No nosso mundo, a compreensão e a comunhão entre as
pessoas seja frequentemente superficial e difícil
Cidade do Vaticano (Segunda-feira, 28-05-2012, Gaudium Press) Bento XVI durante a homilia da Missa de Pentecostes, celebrada domingo na Basílica vaticana, falou sobre a falta de compreensão e comunhão entre as pessoas de nossa época. "Todos podemos constatar como no nosso mundo, mesmo que estejamos cada vez mais próximos uns dos outros com o desenvolvimento dos meios de comunicação, e que as distâncias geográficas pareçam desaparecer, que a compreensão e a comunhão entre as pessoas seja frequentemente superficial e difícil", observou o Papa ao comparar a realidade com a Babel bíblica.
Os últimos dias não foram fáceis para o Pontífice. Mas Bento XVI, mesmo sofrendo, continua a própria missão e sua agenda. E as pessoas o encorajam. Na sua chegada foi recebido com aplausos mais calorosos do que nunca.
Desequilíbrios, conflitos, diálogo difícil entre gerações, agressão e choques, o progresso da ciência e da técnica que parece chegar "ao poder de dominar as forças da natureza, de manipular os elementos, de fabricar seres vivos, chegando quase ao próprio ser humano". Com estas palavras concretas o Papa apresentou o cenário da "descomunicação" dos nossos tempos.
"Um reino em que os homens pensam ter tanto poder para chegar ao céu, abrir suas portas e colocar-se no lugar de Deus, que não se dão conta de construírem a torre uns contra os outros", assim o Papa definiu a experiência da Torre de Babel, trecho da Bíblia muito atual também para a nossa época.
"Tentando ser Deus, corriam o perigo de nem sequer ser homens, porque tinham perdido um elemento fundamental do ser pessoas humanas: a capacidade de compreender um ao outro e de agir conjuntamente e na mesma direção" e "deram-se conta que estavam construindo uns contra os outros". Paradoxalmente nós também, com as possibilidades de comunicar, de ter informações, de transmitir notícias, "nos entendemos cada vez menos" e parece "difundir-se um senso de desconfiança, de suspeito, de temor recíproco, até quase a nos tornarmos perigosos uns para os outros".

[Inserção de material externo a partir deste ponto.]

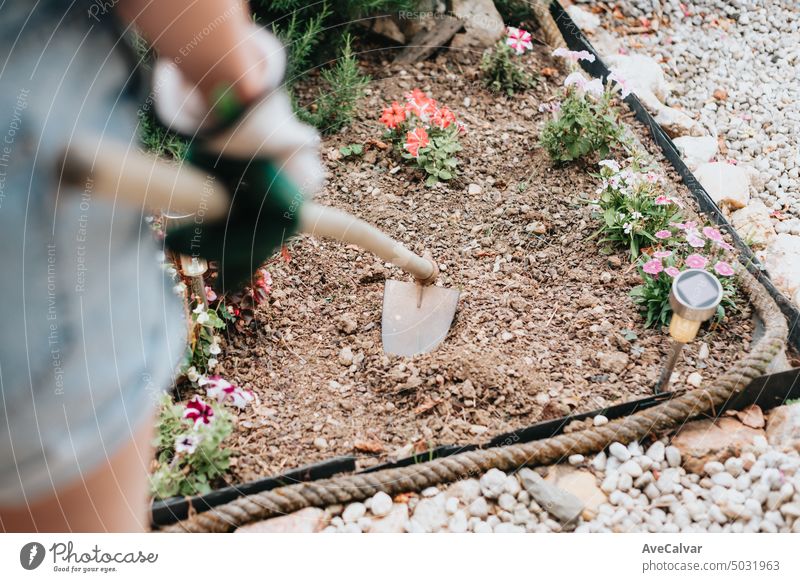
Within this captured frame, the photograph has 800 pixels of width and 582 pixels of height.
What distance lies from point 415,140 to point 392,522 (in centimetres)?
79

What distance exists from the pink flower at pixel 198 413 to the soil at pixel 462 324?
78 mm

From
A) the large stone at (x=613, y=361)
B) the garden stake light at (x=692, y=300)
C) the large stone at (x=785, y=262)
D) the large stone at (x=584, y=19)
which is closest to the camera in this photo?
the garden stake light at (x=692, y=300)

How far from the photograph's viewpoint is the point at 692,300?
985 millimetres

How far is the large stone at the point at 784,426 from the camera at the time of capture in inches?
42.4

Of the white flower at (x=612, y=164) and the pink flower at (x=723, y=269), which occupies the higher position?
the white flower at (x=612, y=164)

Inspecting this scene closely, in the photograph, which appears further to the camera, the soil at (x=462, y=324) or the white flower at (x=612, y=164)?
the white flower at (x=612, y=164)

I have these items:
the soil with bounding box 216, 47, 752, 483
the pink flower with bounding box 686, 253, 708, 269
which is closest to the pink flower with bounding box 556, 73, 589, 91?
the soil with bounding box 216, 47, 752, 483

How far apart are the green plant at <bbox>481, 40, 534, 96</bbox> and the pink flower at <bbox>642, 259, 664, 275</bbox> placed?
619 mm

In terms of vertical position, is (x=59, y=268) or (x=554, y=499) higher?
(x=59, y=268)

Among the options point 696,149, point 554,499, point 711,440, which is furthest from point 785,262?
point 554,499

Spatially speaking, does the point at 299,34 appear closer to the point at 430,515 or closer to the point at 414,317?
the point at 414,317

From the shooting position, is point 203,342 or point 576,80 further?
point 576,80

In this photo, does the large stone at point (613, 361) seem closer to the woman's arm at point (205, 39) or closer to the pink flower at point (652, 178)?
the pink flower at point (652, 178)

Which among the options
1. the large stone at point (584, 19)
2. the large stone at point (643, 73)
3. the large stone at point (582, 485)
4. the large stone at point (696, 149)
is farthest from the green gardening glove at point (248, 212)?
the large stone at point (584, 19)
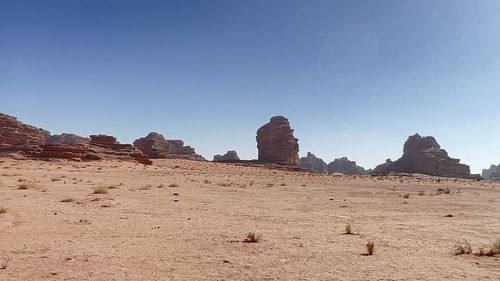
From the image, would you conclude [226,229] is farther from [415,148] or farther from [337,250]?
[415,148]

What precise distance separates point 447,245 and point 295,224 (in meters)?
4.29

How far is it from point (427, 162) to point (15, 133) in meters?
112

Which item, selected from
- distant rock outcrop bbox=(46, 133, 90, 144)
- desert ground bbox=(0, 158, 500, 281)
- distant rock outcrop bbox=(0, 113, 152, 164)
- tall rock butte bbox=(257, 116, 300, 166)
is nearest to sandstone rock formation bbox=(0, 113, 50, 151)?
distant rock outcrop bbox=(0, 113, 152, 164)

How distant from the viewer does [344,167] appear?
19238 centimetres

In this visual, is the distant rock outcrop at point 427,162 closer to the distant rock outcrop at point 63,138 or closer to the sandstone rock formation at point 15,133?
the sandstone rock formation at point 15,133

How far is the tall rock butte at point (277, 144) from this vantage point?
11969cm

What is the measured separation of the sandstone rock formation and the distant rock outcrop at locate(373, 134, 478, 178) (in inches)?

| Bento XVI durante celebração Eucarística de Pentecostes na Basílica de São Pedro no Vaticano |
"Pode existir realmente unidade, concórdia?" " E como?", perguntou o Papa recordando que "a unidade pode existir somente com o dom do Espírito de Deus, que nos dará um coração novo e uma língua nova, uma capacidade nova de comunicar". Como com a experiência dos Apóstolos no Pentecostes: "onde havia divisão e estranheza, nasceram unidade e compreensão".
A Igreja, continuou o Santo Padre, é convidade a "viver para ser ela mesma, para ser o lugar da unidade e da comunhão na Verdade; nos diz que agir como cristãos significa não estarmos fechados no próprio "eu", mas nos orientarmos para o todo; significa acolher em nós mesmos a Igreja toda inteira, ou melhor ainda, deixar interiormente que ela nos acolha". Por isso, todo cristão é chamado a sair do próprio "eu" e a abrir-se à ação do Espírito Santo.
"Não podemos, de fato - observou o Papa - ser contemporaneamente egoístas e generosos, seguir a tendência a dominar os outros e a sentir a alegria do serviço desinteressado. Temos sempre que escolher qual impulso seguir e podemos fazê-lo em modo autêntico somente com a ajuda do Espírito de Cristo. São Paulo elenca - como ouvimos - as obras da carne, são os pecados de egoísmo e de violência, como inimizade, discórdia, ciúme, divergências; são pensamentos e ações que não fazem viver em modo realmente humano e cristão, no amor. É uma direção que leva a perder a própria vida. O Espírito Santo, por sua vez, nos guia para as alturas de Deus, para que possamos viver já nesta terra a semente de vida divina que há em nós". (AA/JS)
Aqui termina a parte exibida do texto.